= RAW RECORDS =
============

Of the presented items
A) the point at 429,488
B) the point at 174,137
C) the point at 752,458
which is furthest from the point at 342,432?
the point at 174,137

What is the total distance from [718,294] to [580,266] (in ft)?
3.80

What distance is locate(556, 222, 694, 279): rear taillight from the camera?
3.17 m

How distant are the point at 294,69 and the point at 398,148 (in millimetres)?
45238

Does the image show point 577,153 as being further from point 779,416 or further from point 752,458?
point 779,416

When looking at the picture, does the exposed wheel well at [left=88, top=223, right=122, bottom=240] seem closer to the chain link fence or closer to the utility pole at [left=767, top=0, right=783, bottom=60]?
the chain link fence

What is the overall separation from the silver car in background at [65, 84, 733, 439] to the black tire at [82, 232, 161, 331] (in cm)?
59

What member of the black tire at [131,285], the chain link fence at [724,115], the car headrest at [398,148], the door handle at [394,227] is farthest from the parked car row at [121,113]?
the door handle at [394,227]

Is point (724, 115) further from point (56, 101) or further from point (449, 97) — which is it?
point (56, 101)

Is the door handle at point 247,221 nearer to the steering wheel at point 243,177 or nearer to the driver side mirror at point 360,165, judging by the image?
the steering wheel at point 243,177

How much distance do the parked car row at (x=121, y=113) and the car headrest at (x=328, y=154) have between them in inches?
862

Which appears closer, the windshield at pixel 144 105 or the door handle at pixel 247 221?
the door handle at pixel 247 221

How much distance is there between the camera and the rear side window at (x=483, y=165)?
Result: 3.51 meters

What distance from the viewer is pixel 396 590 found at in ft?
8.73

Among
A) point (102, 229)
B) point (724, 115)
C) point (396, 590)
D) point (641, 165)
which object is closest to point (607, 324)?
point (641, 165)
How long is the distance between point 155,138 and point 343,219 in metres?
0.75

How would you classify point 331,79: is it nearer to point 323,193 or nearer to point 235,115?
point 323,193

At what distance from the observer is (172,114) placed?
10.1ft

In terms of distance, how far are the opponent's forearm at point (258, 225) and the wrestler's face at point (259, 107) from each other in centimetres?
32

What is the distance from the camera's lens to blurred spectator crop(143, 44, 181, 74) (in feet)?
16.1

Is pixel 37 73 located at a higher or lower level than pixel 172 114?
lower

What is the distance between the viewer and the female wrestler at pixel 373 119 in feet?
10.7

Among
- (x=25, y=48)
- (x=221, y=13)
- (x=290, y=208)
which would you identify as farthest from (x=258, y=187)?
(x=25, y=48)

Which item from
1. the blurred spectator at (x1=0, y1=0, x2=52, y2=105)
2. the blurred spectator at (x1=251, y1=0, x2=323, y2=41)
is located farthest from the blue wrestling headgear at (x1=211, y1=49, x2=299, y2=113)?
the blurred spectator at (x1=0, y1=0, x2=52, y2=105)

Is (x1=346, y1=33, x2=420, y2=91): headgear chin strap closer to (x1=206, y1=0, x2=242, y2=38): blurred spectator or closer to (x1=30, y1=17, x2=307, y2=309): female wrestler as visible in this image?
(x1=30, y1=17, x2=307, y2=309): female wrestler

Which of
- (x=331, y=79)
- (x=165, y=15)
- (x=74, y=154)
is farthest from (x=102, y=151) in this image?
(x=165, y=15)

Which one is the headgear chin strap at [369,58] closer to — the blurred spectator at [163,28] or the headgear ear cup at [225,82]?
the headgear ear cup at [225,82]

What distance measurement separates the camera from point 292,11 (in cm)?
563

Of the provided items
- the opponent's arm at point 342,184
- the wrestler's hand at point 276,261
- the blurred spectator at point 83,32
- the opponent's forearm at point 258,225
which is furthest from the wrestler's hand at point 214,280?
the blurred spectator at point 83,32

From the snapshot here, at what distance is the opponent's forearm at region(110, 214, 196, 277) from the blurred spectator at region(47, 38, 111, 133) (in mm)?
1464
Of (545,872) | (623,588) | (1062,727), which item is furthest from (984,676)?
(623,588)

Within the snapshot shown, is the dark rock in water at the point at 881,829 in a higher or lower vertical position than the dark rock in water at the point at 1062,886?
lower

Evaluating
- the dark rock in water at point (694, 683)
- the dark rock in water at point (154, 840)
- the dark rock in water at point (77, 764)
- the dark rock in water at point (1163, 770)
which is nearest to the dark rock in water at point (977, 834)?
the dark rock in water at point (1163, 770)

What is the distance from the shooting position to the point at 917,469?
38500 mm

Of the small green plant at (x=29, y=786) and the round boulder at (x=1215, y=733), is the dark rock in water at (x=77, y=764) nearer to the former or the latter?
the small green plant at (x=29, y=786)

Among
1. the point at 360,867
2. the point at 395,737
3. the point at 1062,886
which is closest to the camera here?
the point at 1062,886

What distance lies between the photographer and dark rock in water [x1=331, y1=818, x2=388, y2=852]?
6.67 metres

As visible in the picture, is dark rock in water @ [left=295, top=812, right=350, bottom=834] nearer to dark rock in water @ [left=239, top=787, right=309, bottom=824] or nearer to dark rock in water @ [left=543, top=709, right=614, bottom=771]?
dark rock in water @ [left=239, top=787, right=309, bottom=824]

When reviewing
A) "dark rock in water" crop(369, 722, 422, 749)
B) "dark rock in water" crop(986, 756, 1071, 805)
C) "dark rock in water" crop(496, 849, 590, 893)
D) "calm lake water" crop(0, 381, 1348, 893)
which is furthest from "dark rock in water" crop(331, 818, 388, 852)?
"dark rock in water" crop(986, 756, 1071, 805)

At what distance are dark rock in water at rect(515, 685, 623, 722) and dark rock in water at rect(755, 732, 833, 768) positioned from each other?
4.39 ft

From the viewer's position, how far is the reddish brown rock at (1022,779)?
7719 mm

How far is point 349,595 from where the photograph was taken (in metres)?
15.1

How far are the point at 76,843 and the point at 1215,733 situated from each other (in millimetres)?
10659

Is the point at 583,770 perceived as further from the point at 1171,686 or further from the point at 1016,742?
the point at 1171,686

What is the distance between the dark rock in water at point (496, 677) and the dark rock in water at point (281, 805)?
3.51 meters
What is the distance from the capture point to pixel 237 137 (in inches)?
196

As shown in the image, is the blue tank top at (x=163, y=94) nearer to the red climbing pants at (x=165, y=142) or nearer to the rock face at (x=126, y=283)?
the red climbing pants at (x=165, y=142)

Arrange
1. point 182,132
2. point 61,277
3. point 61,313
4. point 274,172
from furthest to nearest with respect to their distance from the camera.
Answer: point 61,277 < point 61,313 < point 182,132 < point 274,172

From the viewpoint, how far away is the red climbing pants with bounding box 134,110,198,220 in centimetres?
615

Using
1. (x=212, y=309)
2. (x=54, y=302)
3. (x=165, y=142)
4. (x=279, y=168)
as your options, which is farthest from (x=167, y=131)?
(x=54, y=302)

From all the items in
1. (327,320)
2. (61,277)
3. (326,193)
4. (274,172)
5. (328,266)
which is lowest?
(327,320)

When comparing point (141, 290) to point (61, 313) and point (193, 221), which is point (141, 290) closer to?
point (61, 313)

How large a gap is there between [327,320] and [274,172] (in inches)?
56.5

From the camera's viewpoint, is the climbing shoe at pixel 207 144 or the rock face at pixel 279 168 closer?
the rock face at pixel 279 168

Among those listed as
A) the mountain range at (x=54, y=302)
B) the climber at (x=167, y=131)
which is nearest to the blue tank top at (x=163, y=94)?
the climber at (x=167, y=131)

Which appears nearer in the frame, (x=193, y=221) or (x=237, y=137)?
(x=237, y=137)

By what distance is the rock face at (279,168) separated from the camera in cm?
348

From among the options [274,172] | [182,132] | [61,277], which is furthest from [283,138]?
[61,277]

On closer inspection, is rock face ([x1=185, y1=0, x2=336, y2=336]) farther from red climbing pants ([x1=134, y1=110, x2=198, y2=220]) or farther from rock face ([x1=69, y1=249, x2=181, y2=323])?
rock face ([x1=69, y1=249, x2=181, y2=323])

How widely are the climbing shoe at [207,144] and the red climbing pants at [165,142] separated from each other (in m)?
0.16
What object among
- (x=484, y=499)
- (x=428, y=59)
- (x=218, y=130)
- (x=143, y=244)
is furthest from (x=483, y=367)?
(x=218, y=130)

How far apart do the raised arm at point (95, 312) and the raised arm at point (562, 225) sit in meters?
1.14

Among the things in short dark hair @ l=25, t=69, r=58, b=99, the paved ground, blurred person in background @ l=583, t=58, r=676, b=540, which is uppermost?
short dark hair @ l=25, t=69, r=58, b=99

============

= WRITTEN TASK =
All lines from the one that contains "How widely are" through the end of the material are to be quoted exactly, with both ends included.

= COMPLETE RESPONSE =
How widely are the climbing shoe at [207,144] and the red climbing pants at [165,142] separated from each other (in m)?
0.16
What object among
- (x=484, y=499)
- (x=428, y=59)
- (x=218, y=130)
- (x=143, y=244)
is furthest from (x=483, y=367)?
(x=218, y=130)

How far apart do the raised arm at point (95, 312) and the raised arm at point (562, 225) sit in meters?
1.14

Among the things in short dark hair @ l=25, t=69, r=58, b=99, the paved ground, blurred person in background @ l=583, t=58, r=676, b=540, which is uppermost?
short dark hair @ l=25, t=69, r=58, b=99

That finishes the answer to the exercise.